Do this => Pick out every line of the material below that contains the word "baseboard", and copy each one in full. Case counts.

----------------------------------------

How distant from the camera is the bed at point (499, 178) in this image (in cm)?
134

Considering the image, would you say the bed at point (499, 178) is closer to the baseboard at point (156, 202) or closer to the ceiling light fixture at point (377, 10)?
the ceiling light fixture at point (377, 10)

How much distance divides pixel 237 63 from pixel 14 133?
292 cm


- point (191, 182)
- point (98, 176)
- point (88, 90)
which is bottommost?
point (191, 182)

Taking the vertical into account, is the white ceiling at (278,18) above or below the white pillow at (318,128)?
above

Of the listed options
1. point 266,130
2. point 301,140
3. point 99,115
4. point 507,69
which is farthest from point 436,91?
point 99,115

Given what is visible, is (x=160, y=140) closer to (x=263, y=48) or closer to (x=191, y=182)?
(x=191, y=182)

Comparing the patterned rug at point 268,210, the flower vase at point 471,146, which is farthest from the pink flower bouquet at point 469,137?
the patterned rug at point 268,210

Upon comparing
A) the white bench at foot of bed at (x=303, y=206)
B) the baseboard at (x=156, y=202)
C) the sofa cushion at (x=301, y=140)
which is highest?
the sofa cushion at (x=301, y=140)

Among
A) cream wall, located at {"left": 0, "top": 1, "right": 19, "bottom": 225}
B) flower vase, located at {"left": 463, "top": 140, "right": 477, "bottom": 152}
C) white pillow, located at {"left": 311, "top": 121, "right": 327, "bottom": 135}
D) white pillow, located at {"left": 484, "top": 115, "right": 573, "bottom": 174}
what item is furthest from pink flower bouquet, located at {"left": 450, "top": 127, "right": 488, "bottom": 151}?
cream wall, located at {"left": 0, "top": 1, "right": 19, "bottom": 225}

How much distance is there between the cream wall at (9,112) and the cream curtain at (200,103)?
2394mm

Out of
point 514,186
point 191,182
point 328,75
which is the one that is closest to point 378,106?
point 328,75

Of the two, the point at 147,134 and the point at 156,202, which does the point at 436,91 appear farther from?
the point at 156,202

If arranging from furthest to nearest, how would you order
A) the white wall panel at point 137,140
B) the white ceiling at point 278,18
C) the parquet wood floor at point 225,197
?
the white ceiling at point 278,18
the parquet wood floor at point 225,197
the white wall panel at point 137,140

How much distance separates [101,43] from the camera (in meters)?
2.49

----------------------------------------

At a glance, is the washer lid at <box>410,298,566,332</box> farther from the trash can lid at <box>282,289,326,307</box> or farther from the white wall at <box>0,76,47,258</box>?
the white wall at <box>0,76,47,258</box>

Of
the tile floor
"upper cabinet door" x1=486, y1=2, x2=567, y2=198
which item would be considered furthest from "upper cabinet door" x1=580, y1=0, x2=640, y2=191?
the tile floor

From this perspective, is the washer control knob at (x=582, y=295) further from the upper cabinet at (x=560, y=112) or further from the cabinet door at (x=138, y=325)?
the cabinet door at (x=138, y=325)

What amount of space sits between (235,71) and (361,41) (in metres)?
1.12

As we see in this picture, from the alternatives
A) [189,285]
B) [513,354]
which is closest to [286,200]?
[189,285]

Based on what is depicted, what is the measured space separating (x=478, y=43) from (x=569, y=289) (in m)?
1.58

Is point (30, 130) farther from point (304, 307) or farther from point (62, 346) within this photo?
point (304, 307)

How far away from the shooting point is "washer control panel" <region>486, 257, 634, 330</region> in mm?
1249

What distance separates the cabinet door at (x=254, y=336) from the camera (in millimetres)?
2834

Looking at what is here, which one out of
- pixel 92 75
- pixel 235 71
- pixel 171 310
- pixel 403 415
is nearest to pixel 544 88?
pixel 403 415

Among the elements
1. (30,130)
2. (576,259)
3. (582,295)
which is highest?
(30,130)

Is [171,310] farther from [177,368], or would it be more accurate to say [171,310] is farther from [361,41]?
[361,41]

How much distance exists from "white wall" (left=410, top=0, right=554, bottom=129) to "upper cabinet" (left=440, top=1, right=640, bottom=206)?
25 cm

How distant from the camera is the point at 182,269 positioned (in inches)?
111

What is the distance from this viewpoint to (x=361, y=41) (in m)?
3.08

----------------------------------------

Reply =>
Considering the image, would you say the bed at point (499, 178) is closer to the baseboard at point (156, 202) or closer to the ceiling light fixture at point (377, 10)?
B) the baseboard at (x=156, y=202)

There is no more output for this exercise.